(10 years, 8 months ago)
Commons ChamberUnless the hon. Gentleman is suffering from selective amnesia, he will know that it was the Labour Government who separated responsibility for QE from the Treasury and the Government and gave it to the Bank of England.
I am not suffering from amnesia, selective or otherwise. I do recall that the process started in 2009 under the Labour Government, so I accept the hon. Gentleman’s point. Equally, we have to accept that the Bank of England’s own figures show the impact that that has had on savers over the lifetime of this Government. Elderly savers have had to bear the brunt of that.

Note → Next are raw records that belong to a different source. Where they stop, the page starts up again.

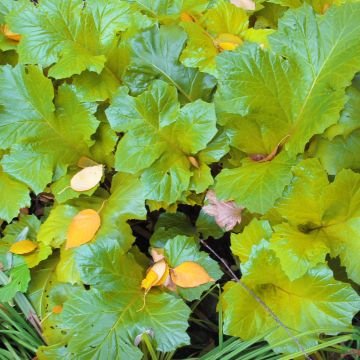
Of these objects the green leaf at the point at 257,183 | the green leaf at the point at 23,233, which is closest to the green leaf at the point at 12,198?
the green leaf at the point at 23,233

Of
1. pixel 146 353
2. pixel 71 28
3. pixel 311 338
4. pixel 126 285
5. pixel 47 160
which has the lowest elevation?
pixel 146 353

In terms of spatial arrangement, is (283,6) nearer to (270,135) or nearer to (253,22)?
(253,22)

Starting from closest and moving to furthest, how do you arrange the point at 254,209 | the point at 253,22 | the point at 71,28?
the point at 254,209
the point at 71,28
the point at 253,22

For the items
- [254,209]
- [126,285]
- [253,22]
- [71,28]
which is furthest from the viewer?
[253,22]

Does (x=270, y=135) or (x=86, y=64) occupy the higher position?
(x=86, y=64)

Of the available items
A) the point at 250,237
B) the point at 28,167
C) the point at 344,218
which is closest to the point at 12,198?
the point at 28,167

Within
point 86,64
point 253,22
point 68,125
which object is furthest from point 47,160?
point 253,22

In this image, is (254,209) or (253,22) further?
(253,22)
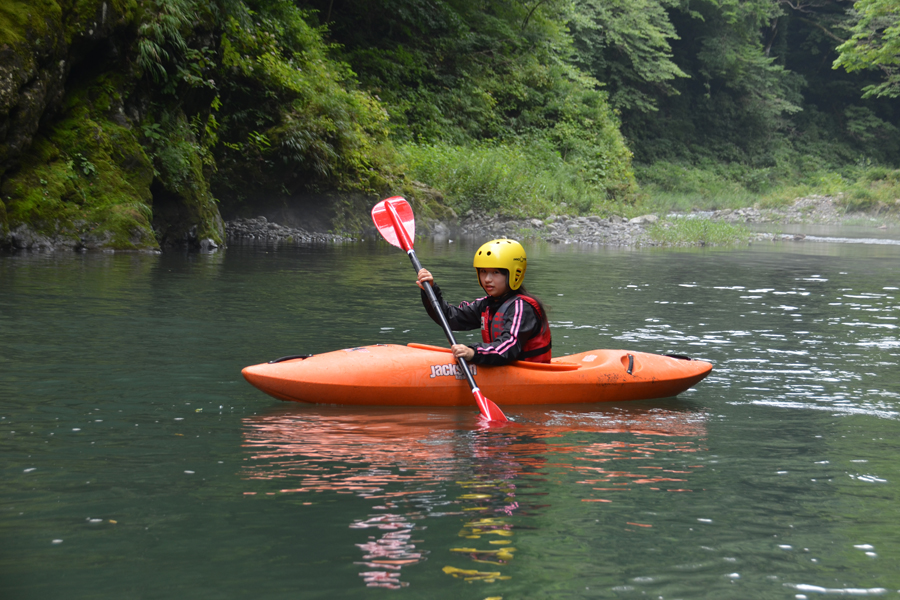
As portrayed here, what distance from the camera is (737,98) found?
1439 inches

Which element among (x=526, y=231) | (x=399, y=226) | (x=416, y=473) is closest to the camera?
(x=416, y=473)

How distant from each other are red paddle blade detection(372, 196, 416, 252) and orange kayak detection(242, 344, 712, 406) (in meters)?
1.73

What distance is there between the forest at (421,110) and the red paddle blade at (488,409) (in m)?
7.67

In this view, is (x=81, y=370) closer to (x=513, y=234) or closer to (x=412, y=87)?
(x=513, y=234)

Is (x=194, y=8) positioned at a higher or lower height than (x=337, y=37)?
lower

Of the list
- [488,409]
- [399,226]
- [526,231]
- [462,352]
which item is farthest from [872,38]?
[488,409]

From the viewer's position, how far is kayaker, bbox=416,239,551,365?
14.9ft

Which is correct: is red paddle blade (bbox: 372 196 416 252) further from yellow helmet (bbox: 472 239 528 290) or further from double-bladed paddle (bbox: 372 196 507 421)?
yellow helmet (bbox: 472 239 528 290)

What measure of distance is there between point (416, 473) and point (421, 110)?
1846 cm

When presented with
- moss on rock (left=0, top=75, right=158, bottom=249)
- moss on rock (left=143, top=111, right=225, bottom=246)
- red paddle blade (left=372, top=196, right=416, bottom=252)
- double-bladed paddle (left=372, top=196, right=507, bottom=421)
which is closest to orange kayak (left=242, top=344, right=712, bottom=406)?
double-bladed paddle (left=372, top=196, right=507, bottom=421)

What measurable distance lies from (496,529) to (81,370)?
304 cm

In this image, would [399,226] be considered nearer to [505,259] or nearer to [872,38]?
[505,259]

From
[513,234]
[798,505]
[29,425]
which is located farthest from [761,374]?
[513,234]

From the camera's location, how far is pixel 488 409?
4.28 m
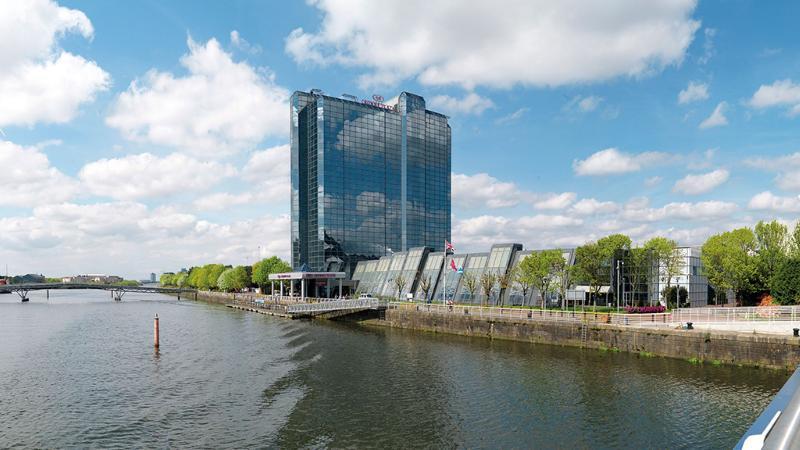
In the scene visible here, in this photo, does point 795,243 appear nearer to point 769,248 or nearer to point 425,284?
point 769,248

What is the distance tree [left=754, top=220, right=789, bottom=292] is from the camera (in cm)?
8119

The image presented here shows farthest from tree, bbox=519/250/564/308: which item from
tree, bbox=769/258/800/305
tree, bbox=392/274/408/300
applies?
tree, bbox=392/274/408/300

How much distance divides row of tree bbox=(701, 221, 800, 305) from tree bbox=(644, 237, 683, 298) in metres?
6.38

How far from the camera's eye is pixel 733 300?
90500 millimetres

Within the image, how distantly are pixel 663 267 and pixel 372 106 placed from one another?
4650 inches

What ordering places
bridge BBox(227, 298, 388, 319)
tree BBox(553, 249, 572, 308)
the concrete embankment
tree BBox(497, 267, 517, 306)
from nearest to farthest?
the concrete embankment
tree BBox(553, 249, 572, 308)
tree BBox(497, 267, 517, 306)
bridge BBox(227, 298, 388, 319)

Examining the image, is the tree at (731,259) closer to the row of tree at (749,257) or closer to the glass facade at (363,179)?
the row of tree at (749,257)

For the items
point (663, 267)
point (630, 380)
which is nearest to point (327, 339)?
point (630, 380)

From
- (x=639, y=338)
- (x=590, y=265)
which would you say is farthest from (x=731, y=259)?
(x=639, y=338)

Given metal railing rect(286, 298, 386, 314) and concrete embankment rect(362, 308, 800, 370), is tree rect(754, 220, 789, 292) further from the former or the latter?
metal railing rect(286, 298, 386, 314)

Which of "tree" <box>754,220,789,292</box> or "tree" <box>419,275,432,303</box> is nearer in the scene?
"tree" <box>754,220,789,292</box>

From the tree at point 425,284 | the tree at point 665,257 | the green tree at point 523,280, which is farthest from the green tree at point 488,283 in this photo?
the tree at point 665,257

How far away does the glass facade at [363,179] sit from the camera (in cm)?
15938

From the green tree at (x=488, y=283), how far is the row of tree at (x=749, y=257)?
35.9 m
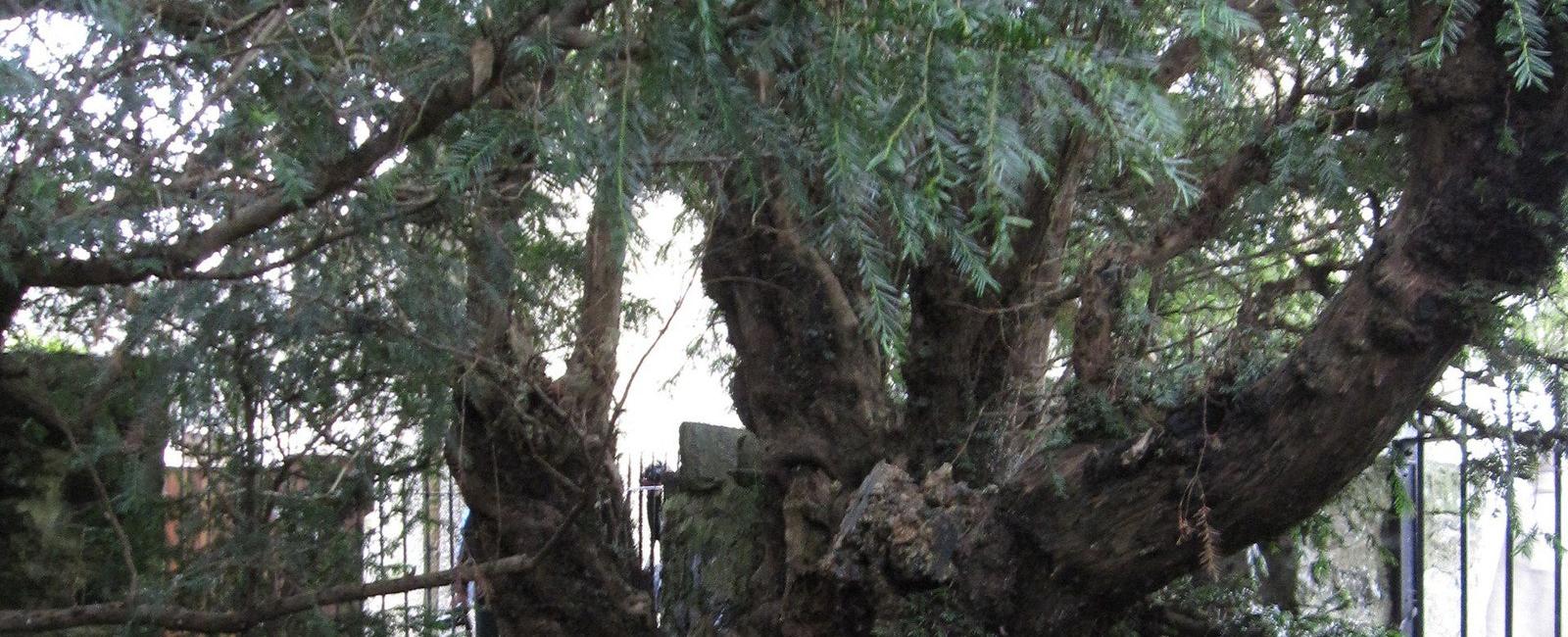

The Chancellor is trying to win them back with changes to the rules on individual savings accounts, and, for those approaching a decision on their pension pot, the prospect that they need not purchase an annuity. It is, however, QE that has in large part kept savings rates so low.
Government Ministers need to reflect on the changes to ISAs. They are a boost to mid-caps and the alternative investment market. Alternative investments are riskier. In the 2013 Budget, the Chancellor abolished stamp duty on AIM shares. By uniting share and cash ISAs, the Chancellor has boosted what is inevitably a riskier element of the City and is encouraging people to undertake less secure investments with their savings. It is important that that sort of incentivisation should be considered most carefully by Treasury Front Benchers. My hon. Friend the Member for Washington and Sunderland West (Mrs Hodgson) spoke of it being beyond the capacity of ordinary people, who include most of Labour Members’ constituents, to accumulate £15,000 in one year to put into an ISA. That suggests that the Government, in framing the Budget, have again been out of touch with the reality for many people.
I am deeply concerned that unfettered access to pension pots undermines the whole basis for tax relief on pension contributions in the first place. We give people tax relief on pension contributions precisely because we want to ensure that they do not become more of a burden on the state in old age. We may well be seeing the birth of the next great financial mis-selling crisis. Independent financial advice is all well and good, but in the past many advisers have shown themselves to be better at ensuring that their clients’ money serves their own purposes and interests rather than the interests of the clients whom they are supposed to be advising.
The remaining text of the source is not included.